The following topics are intentionally left for later RFCs or future 0.x iterations:

1. Whether descriptor helpers should eventually move to a separate package.
2. Whether to add schema-backed validation for descriptor files.
3. Whether descriptor redaction metadata should feed a reusable redaction helper.
4. Whether policy composition helpers should ever be referenced from descriptors.
5. Whether richer prompt composition is needed beyond boolean where gates, agent-local text items, and descriptor-local references.

Implementation Notes

The current implementation is:

• src/harness-descriptor.ts
• src/harness-descriptor-loader.ts
• src/harness-descriptor-loader-paths.ts
• exported from src/index.ts
• covered by src/tests/unit/harness-descriptor.unit.ts
• covered by src/tests/unit/harness-descriptor-loader.unit.ts
• demonstrated by src/examples/harness-descriptor/customer-support.ts
• descriptor example in src/examples/harness-descriptor/customer-support.yaml
• documented by apps/aioc-docs/src/content/docs/reference/harness-descriptor.md
• validated by a Cosmo-shaped unit fixture covering router/specialist graphs, registry-backed tools, handoffs, and prompt-readable context references

The descriptor shape ships as the supported aioc.agent_graph.v0 descriptor contract.
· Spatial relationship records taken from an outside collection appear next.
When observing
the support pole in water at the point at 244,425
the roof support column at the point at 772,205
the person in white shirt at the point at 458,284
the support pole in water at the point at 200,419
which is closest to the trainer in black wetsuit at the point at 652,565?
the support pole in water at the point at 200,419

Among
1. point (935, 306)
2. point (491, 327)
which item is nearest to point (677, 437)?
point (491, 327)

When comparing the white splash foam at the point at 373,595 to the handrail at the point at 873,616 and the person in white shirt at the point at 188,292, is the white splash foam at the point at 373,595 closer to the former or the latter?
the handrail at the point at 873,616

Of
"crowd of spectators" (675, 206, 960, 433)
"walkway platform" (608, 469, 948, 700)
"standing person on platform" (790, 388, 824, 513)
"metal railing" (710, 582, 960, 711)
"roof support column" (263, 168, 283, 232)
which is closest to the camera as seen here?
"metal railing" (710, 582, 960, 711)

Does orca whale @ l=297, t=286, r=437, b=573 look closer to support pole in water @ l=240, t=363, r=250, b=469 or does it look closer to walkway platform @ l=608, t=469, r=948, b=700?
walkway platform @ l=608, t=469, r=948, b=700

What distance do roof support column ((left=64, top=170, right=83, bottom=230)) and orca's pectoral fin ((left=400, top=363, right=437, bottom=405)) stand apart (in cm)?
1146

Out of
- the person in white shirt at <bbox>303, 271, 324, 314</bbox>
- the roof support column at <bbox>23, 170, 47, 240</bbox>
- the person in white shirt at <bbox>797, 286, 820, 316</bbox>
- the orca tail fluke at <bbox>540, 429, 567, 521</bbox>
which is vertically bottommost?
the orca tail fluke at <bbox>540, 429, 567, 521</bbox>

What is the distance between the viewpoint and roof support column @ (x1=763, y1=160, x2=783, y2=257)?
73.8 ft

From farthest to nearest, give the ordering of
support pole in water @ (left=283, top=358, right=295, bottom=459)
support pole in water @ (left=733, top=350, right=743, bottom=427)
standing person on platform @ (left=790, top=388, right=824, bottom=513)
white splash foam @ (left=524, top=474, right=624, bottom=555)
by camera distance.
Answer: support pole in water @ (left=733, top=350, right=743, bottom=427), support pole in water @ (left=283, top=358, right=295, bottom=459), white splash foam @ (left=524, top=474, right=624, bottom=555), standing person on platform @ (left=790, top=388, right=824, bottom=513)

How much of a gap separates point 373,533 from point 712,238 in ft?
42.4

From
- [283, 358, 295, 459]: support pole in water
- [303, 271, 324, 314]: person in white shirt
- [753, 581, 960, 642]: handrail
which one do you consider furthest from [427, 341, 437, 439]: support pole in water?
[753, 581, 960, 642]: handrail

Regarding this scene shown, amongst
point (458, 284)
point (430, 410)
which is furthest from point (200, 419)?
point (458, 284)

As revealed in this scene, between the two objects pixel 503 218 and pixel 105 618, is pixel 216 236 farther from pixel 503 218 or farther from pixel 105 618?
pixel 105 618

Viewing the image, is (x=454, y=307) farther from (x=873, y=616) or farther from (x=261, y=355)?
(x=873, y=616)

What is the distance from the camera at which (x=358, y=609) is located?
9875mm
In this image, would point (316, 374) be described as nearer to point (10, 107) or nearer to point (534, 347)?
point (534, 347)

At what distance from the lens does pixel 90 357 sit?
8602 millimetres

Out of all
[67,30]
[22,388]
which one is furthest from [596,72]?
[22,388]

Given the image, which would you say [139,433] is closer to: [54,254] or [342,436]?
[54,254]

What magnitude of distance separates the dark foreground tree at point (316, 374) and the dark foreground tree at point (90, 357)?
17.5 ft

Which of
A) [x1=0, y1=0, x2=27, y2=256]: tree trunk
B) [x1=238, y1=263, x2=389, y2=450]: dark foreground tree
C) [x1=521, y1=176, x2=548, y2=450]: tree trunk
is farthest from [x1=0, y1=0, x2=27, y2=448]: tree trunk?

Future changes to this contract should include explicit migration guidance.

Minimal Test Matrix

1. Builds an entry agent from a descriptor.
2. Applies agent_defaults.
3. Resolves tool ids through the registry.
4. Resolves handoff ids to built agents.
5. Produces a stable descriptor hash for equivalent descriptor content.
6. Builds context from field defaults.
7. Applies {{input.message}} and {{runtime.now_iso}} defaults.
8. Merges application context overrides.
9. Rejects undeclared context references in instruction templates.
10. Rejects missing required context references at instruction-resolution time.
11. Allows missing optional context references.
12. Rejects non-path instruction expressions.
13. Keeps reference paths exact: parent references do not allow child paths.
14. Rejects missing entry agents, unknown tool ids, missing registry targets, and unknown handoff ids.
15. Attaches harness metadata to run records in examples or tests.
16. Composes with strict replay without executing live tools when replay data is available.

Status

Accepted. Implemented in src/harness-descriptor.ts, src/harness-descriptor-loader.ts, and src/harness-descriptor-loader-paths.ts, and promoted into the supported 0.2.x API surface.